Data rows.

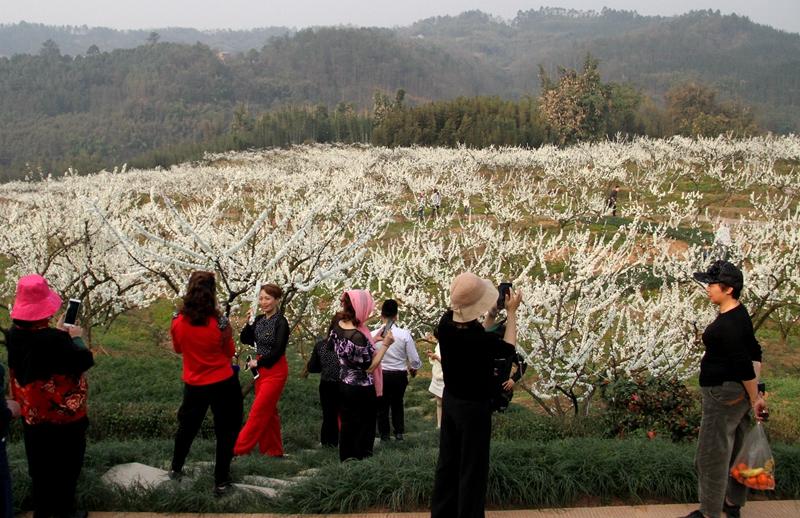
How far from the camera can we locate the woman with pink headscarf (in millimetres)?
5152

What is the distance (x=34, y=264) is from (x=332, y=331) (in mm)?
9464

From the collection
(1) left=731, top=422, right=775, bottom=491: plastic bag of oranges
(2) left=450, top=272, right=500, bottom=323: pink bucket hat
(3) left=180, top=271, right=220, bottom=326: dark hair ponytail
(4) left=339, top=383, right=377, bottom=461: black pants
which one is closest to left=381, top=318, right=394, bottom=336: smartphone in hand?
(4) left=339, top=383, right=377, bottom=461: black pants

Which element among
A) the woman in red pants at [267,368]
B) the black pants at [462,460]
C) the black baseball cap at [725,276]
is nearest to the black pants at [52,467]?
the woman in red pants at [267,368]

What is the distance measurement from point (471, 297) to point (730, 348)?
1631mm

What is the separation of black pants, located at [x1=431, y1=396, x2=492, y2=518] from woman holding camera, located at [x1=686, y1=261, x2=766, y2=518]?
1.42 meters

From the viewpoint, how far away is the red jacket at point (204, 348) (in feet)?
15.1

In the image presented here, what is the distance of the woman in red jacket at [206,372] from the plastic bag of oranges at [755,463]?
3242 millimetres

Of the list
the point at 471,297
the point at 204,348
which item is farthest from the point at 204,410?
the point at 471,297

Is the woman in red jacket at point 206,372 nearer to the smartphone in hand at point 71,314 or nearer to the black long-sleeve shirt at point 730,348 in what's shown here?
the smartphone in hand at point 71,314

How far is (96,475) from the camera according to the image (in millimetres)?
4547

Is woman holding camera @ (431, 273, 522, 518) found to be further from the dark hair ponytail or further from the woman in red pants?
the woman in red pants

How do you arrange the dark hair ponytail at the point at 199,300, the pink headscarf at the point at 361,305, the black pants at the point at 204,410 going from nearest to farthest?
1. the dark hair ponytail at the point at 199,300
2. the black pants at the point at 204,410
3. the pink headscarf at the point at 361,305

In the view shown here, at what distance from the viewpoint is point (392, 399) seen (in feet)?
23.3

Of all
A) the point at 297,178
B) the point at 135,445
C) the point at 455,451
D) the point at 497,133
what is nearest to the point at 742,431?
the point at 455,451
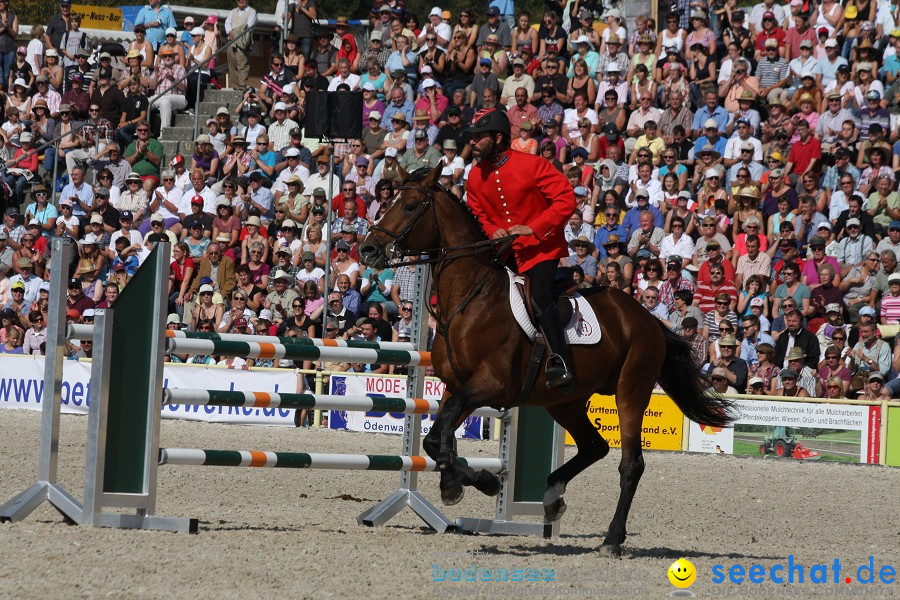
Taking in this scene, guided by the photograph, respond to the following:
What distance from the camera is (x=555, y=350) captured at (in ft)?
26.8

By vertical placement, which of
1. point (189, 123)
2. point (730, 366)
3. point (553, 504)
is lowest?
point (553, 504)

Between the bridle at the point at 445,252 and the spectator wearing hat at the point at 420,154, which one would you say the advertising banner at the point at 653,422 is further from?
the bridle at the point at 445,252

What you have to do.
Copy the part of the items that opens at their very beginning and closes with the line containing "1.42 meters", including both ends. Leave the pictures out of your answer.

Answer.
How far from the camera can we locate the woman with pink headscarf (in millimetres)?
5152

What is the distance (x=34, y=264) is from (x=332, y=331) (in mm)?
9464

From the collection
(1) left=731, top=422, right=775, bottom=491: plastic bag of oranges
(2) left=450, top=272, right=500, bottom=323: pink bucket hat
(3) left=180, top=271, right=220, bottom=326: dark hair ponytail
(4) left=339, top=383, right=377, bottom=461: black pants
which one is closest to left=381, top=318, right=394, bottom=336: smartphone in hand?
(4) left=339, top=383, right=377, bottom=461: black pants

Which element among
A) the woman in red pants at [267,368]
B) the black pants at [462,460]
C) the black baseball cap at [725,276]
is nearest to the black pants at [52,467]?
the woman in red pants at [267,368]

What is the distance measurement from point (471, 297) to point (730, 348)?
1631mm

What is the separation of black pants, located at [x1=431, y1=396, x2=492, y2=518] from woman holding camera, located at [x1=686, y1=261, x2=766, y2=518]?
1.42 meters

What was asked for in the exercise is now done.